Histórias de ‘perrengues’ e desafios: Vania Takada Garcia é a típica mulher sonhadora, mas que fez por merecer méritos da vida

Vania Takada com o marido, Heverson Garcia e os filhos, Vinicius, Danilo e Maria Luiza – Arquivo Pessoal

Sair do Brasil, enfrentar o desconhecido, vencer medos e lutar por uma vida melhor. Todo imigrante que busca uma nova realidade no exterior encontra dilemas como esses. Mas, para Vania Takada Garcia, uma mulher de 49 anos, natural de Limeira (SP), tudo valeu a pena e as dúvidas foram transformadas em objetivos. 

Atualmente residente em Gifu-Ken, na cidade de Kakamigahara-shi, no Japão, ao lado de seu marido, Heverson Garcia, e seus filhos Vinicius, Danilo e Maria Luiza, ela traz uma verdadeira história de coragem e perseverança. Aos 17 anos, deixou sua terra natal para juntar dinheiro, retornar ao Brasil e cursar faculdade de letras. No entanto, seus planos mudaram ao longo do tempo. Ela se casou, completando este ano 27 anos de união, e tornou-se mãe de três filhos.

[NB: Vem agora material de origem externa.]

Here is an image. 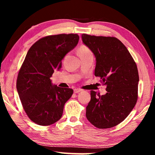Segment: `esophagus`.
I'll return each mask as SVG.
<instances>
[{"label": "esophagus", "instance_id": "esophagus-1", "mask_svg": "<svg viewBox=\"0 0 155 155\" xmlns=\"http://www.w3.org/2000/svg\"><path fill=\"white\" fill-rule=\"evenodd\" d=\"M80 91H82V90H81V89H79V88H76L74 90V93H78V92H80Z\"/></svg>", "mask_w": 155, "mask_h": 155}]
</instances>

O mais velho deles, Vinicius, completará 24 anos em maio. Nasceu prematuro, com apenas 24 semanas de gestação, pesando 1010g e medindo 47cm. Seu nascimento foi marcado por complicações, mas Vania relembra com gratidão o apoio médico que recebeu em um momento tão crítico. Apesar das dificuldades, Vania e seu marido decidiram expandir a família. Após uma gravidez difícil que resultou em uma perda, ela engravidou novamente e deu à luz Danilo, que nasceu forte e saudável após uma gestação de risco que exigiu repouso total por nove meses.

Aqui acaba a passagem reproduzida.